Power company SSE has hiked its earnings forecast for the second time in little more than two months as demand for energy from its gas-fired plants has more than offset lower-than-expected renewables output.

The Perth-based group, which no longer supplies energy directly to households, said earnings are now on track to top 160p per share for the year to March 31. This is up from 150p predicted at the end of January, when SSE raised its earnings guidance by 25 per cent.

The company said the shortfall in output from renewable sources has increased from around 10% below plan for the nine months to December 31 to now stand at around 13% below plan. However, it is staying the course on its pivot to renewables.

Capital expenditure on net zero - including acquisitions - is expected to hit a record in excess of £2.5 billion for the year just past. SSE said it will provide a further update on its net zero plans on May 24, when it is also due to post its year-end results.
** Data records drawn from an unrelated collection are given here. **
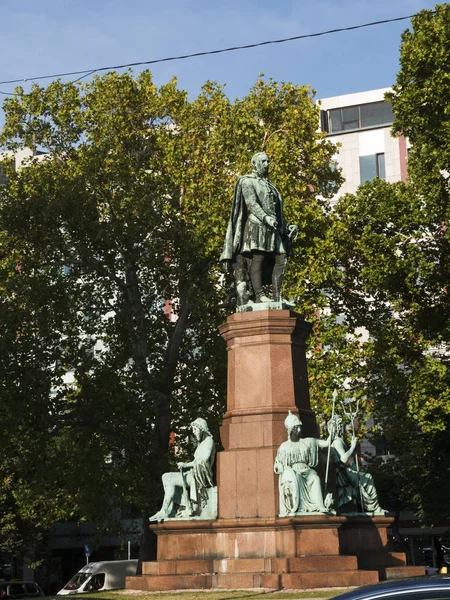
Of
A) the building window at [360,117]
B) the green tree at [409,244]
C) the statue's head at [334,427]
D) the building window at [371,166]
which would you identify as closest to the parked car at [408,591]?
the statue's head at [334,427]

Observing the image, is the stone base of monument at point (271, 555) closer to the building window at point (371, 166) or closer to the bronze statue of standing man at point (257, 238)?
the bronze statue of standing man at point (257, 238)

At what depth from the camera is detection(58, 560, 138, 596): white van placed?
34.7 m

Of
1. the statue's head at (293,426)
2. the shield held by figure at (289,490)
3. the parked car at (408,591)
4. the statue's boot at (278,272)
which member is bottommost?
the parked car at (408,591)

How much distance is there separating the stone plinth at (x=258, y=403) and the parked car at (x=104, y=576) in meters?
20.0

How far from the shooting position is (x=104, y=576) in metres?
35.1

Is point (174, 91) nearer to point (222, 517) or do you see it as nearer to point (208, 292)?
point (208, 292)

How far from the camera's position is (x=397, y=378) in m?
29.3

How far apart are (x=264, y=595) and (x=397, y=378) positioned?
667 inches

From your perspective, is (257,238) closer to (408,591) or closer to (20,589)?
(408,591)

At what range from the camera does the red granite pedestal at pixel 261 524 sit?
14.4 metres

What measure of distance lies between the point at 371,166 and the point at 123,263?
29449 mm

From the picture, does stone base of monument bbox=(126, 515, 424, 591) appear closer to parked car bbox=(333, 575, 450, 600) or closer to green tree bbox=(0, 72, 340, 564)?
parked car bbox=(333, 575, 450, 600)

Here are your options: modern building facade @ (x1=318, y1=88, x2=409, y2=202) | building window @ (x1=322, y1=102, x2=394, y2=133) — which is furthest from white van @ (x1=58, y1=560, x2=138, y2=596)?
building window @ (x1=322, y1=102, x2=394, y2=133)

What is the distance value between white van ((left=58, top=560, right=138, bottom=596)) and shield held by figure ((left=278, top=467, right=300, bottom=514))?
2098 centimetres
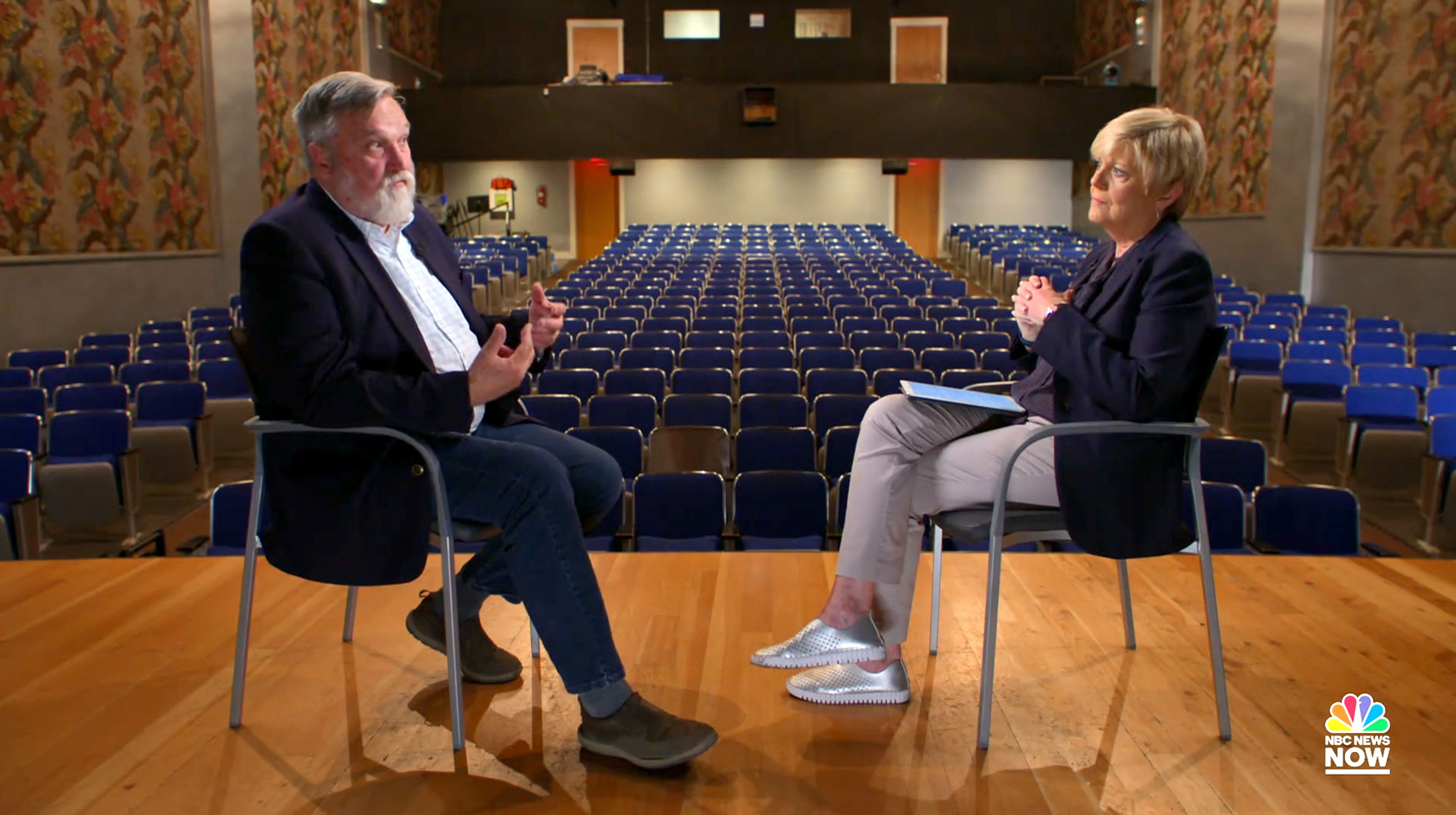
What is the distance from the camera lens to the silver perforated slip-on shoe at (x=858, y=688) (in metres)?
1.96

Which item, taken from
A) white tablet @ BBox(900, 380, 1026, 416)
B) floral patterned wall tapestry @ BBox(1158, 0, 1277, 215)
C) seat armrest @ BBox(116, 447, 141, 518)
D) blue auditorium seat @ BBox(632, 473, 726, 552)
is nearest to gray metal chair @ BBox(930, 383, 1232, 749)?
white tablet @ BBox(900, 380, 1026, 416)

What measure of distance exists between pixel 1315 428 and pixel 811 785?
4.88 meters

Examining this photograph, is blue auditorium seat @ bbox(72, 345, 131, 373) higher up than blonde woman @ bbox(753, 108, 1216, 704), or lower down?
lower down

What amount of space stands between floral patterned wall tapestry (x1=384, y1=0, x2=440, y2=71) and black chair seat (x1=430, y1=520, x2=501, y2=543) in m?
17.3

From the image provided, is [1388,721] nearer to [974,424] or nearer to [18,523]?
[974,424]

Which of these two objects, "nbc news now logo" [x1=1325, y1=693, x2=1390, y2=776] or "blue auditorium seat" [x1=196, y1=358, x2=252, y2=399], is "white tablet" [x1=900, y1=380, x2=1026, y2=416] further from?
"blue auditorium seat" [x1=196, y1=358, x2=252, y2=399]

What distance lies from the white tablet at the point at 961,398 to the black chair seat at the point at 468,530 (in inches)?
31.2

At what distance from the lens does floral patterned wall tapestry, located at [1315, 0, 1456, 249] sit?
373 inches

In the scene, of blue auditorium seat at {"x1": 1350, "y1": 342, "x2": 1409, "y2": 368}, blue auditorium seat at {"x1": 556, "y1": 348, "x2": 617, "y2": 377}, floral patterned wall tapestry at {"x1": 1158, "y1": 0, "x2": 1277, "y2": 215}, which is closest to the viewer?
blue auditorium seat at {"x1": 556, "y1": 348, "x2": 617, "y2": 377}

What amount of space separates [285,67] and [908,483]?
1328cm

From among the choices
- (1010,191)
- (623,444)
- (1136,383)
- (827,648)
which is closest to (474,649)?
(827,648)

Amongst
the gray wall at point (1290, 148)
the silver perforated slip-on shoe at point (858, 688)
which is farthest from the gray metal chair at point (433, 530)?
the gray wall at point (1290, 148)

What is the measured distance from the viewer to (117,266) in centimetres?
983

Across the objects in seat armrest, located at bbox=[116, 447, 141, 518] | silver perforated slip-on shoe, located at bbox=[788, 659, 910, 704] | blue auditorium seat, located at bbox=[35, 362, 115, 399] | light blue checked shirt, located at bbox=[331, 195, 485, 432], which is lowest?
seat armrest, located at bbox=[116, 447, 141, 518]
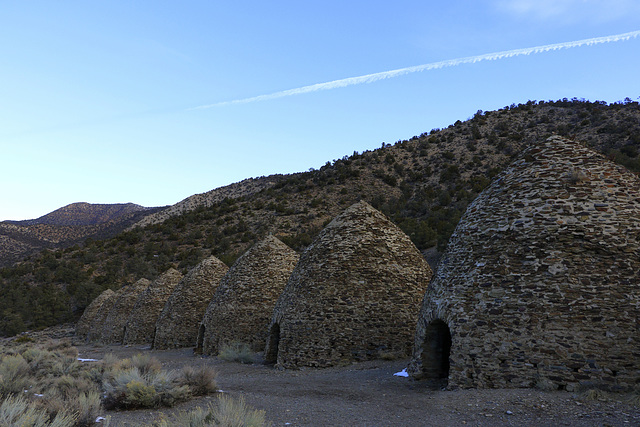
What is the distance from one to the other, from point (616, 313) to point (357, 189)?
36899mm

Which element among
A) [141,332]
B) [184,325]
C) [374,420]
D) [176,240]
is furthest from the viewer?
[176,240]

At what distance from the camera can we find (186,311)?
21.3 m

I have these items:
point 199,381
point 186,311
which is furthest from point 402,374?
point 186,311

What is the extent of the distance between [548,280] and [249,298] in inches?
465

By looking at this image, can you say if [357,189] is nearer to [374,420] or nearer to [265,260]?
[265,260]

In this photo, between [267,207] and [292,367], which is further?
[267,207]

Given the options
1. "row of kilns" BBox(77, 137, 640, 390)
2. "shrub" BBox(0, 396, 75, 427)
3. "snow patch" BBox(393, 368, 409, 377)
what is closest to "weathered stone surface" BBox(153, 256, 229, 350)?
"row of kilns" BBox(77, 137, 640, 390)

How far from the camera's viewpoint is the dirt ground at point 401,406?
6.37m

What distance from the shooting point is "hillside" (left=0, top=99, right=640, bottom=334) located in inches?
1506

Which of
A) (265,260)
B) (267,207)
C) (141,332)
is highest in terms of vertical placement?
(267,207)

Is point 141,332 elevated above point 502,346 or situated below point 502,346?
below

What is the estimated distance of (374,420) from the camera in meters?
6.97

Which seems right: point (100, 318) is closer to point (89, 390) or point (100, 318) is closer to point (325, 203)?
point (325, 203)

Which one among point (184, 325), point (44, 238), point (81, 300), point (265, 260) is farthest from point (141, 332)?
point (44, 238)
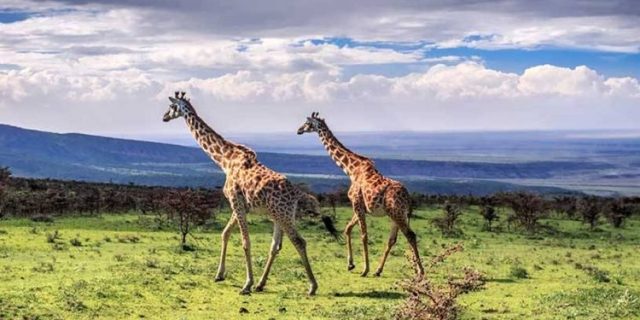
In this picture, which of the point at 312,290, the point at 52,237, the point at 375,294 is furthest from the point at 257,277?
the point at 52,237

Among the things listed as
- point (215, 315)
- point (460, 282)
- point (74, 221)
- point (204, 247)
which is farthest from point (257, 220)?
point (460, 282)

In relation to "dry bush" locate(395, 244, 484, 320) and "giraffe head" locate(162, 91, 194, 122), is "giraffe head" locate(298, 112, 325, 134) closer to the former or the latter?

READ MORE: Scottish energy giant SSE hikes earnings forecast after price boost

"As we progress our ambitious Net Zero Acceleration Programme, we are investing more than we make in profits into the infrastructure society needs for a more secure, affordable and clean energy system," finance director Gregor Alexander said. "Our balanced business model has performed well in a volatile year, helping to ensure security of supply.

" At the same time, we are progressing multiple projects and adding to our pipeline as we deliver on our net zero focused electricity infrastructure strategy. This strong performance leaves us well positioned to continue our significant investment programme and we will update the market with more detail in May."

Analysts at Hargreaves Lansdown said the shift to renewables comes with a "hefty dose" of risk because they not always reliable.

"To some degree, it's at the mercy of mother nature," the firm said.

READ MORE: Energy prices: Households pay as the UK gambles on volatile gas market

"Unseasonably calm and dry weather this winter left the group's renewable output lower than planned meaning flexible gas-fired plants will still have to plug the energy shortfall for now. Fortunately, these are also part of SSE's offering and can help to smooth its revenue profile."

The update from SSE came as UK Energy Secretary Grant Shapps was putting forward the Government’s new green power strategy. SSE said it had noted the plans and would respond in 'due course'.

Energy providers along with oil and gas firms have enjoyed a sizeable boost to their bottom lines over the past year amid surging whololesale prices. British Gas owner Centrica unveiled record annual profits in February, as did energy giant Shell.

Shares in SSE, which are listed on London's FTSE 100, closed yesterday's trading 72p higher at 1,809.5p, an rise of more than 4%.